Model-free optimization: Extremum seeking of optimal throughput
For traffic dynamics that cannot be accurately described with models, our research use extremum seeking (ES), a real-time, model-free, adaptive optimization approach to tackle such problems. We applied ES algorithms to solve a downstream traffic bottleneck problem. Traffic congestion forms upstream of the bottleneck because the traffic flow rate overflows its capacity. Since the traffic dynamics of the bottleneck are hard to model, the optimal input density at the downstream bottleneck area is unknown and needs to be found in order to maximize the discharging flow rate from the bottleneck. A small excitation is used to perturb the input density being tuned and to produce estimates of the gradient of a cost function. An extremum seeking controller is designed with its delay effect being compensated with a predictor feedback design.

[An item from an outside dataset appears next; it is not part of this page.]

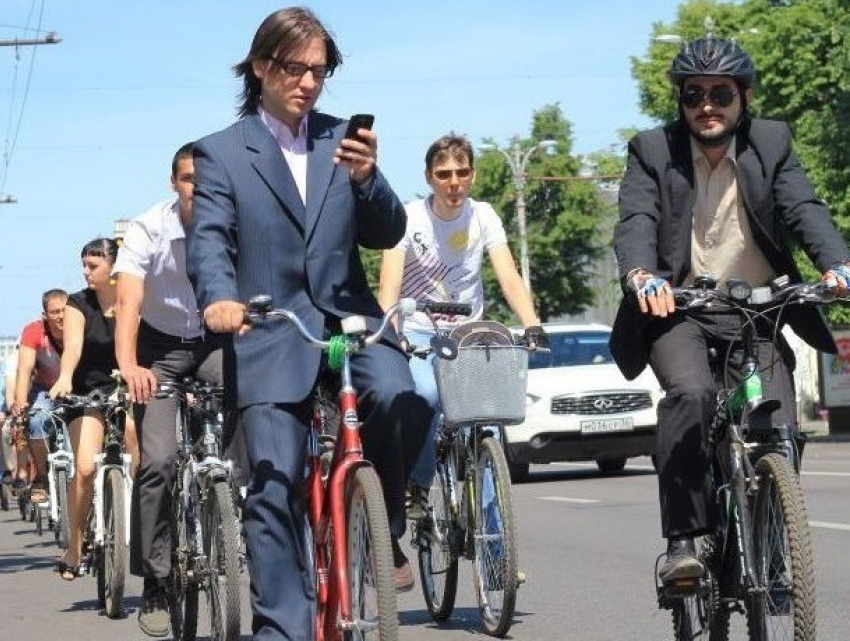 "Велосипедисты рулят": отказаться от авто на один день призвали жителей Ставрополя
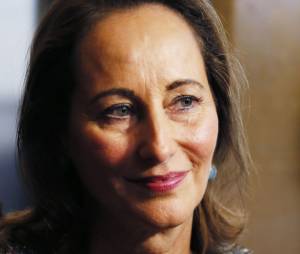 Ségolène Royal était l'invitée de C à vous sur France 5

针对交通动态特性无法用模型准确描述这一难题，我们提出使用极值搜索（ES），这是一种实时的、无模型的、自适应的优化方法。 我们应用 ES 算法来解决下游流量瓶颈问题。 在瓶颈上游，因为交通流量超出容量，所以产生了交通拥堵。 由于瓶颈的交通动态难以建模，瓶颈下游区域的最佳输入密度是未知的，因此需要找到该最佳值以最大化瓶颈的排放流量。 我们使用一个小的激励作为扰动，并获得成本函数梯度的估计。我们设计了一个ES控制器，并且通过预测器反馈设计对其延迟效应进行补偿。

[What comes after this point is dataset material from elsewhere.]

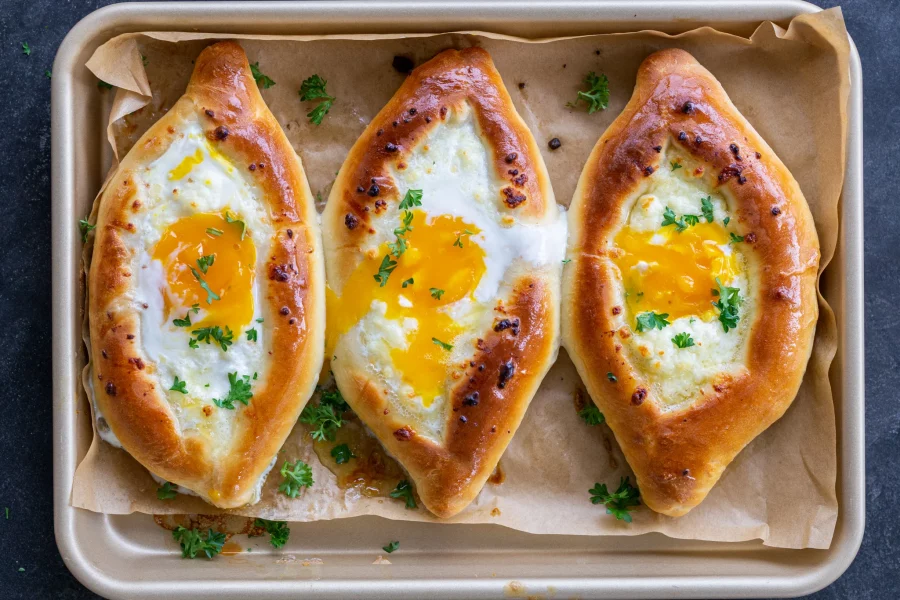 Khachapuri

- H. Yu, S. Koga, T. R. Oliveira, and M. Krstic, “Extremum seeking for traffic congestion control with a downstream bottleneck,” ASME Journal of Dynamic Systems, Measurement, and Control, vol. 143(3), 2021.

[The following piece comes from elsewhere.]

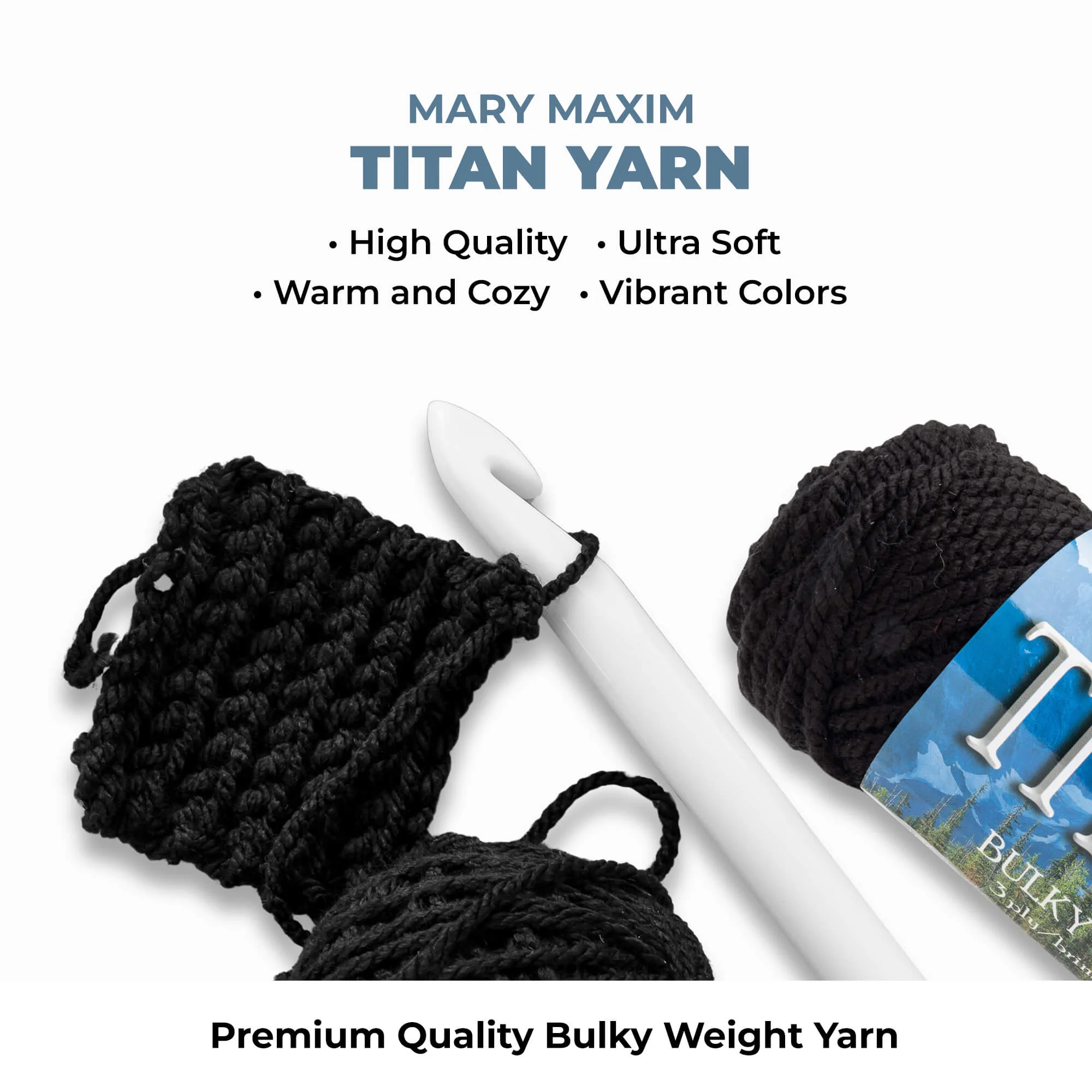 Mary Maxim Titan Yarn - Image 51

Learning-based control: Reinforcement Control of Traffic Flow
Model-based approaches usually rely on assumptions and knowledge of the system dynamics. For traffic systems, the calibration of model parameters can be laborious, time-consuming, and highly associated with certain transient traffic conditions. Considering the uncertain dynamics and different performance metrics, it is desirable to have an approach with modest tuning to adapt to various problems. Recent developments in Reinforcement Learning (RL) have enabled model-free control of high-dimensional continuous control systems through a complete data-driven process. The model-free RL approach does not have prior assumptions of the model structure and learns a control policy through interactions with the system directly. We developed RL state feedback controllers for congested traffic on a freeway segment. We employed proximal policy optimization, a deep neural network-based policy gradient algorithm, to obtain RL controllers through an iterative training process with a macroscopic traffic simulator. RL controllers are found to have comparable performance with the conventional feedback controllers in a traffic system with the perfect knowledge of model parameters. Remarkably, the RL controllers that were obtained from stochastic training processes outperformed the conventional controllers in an uncertain environment.
基于模型的方法通常基于系统动力学的假设和知识。对于交通系统，模型参数的校准可能是费力、耗时且与某些瞬态交通条件高度相关的。考虑到不确定的系统动态特性和不同的性能指标，需要一种可以自动调整的方法以适应各种问题。强化学习（RL）的最新发展通过数据驱动过程实现对连续高维系统的无模型控制。无模型强化学习没有对模型结构做出先验假设，而是通过与系统交互直接学习控制策略。在此研究中，我们为高速公路的拥堵路段设计了 RL 状态反馈控制器。我们采用了近端策略优化——一种基于深度神经网络的策略梯度算法，并通过宏观交通模拟器的迭代训练过程获得了 RL 控制器。 结果表明，RL 控制器可实现与已知模型参数的传统反馈控制器相当的性能。值得注意的是，从随机训练过程中得到的 RL 控制器在不确定环境中的性能优于传统控制器。
- H. Yu, S. Park, A. M. Bayen, S. Moura, and M. Krstic, “Reinforcement Learning versus PDE Backstepping and PI Control for Congested Freeway Traffic,” IEEE Transactions on Control Systems Technology, vol. 30(4), pp. 1595-1611, 2022.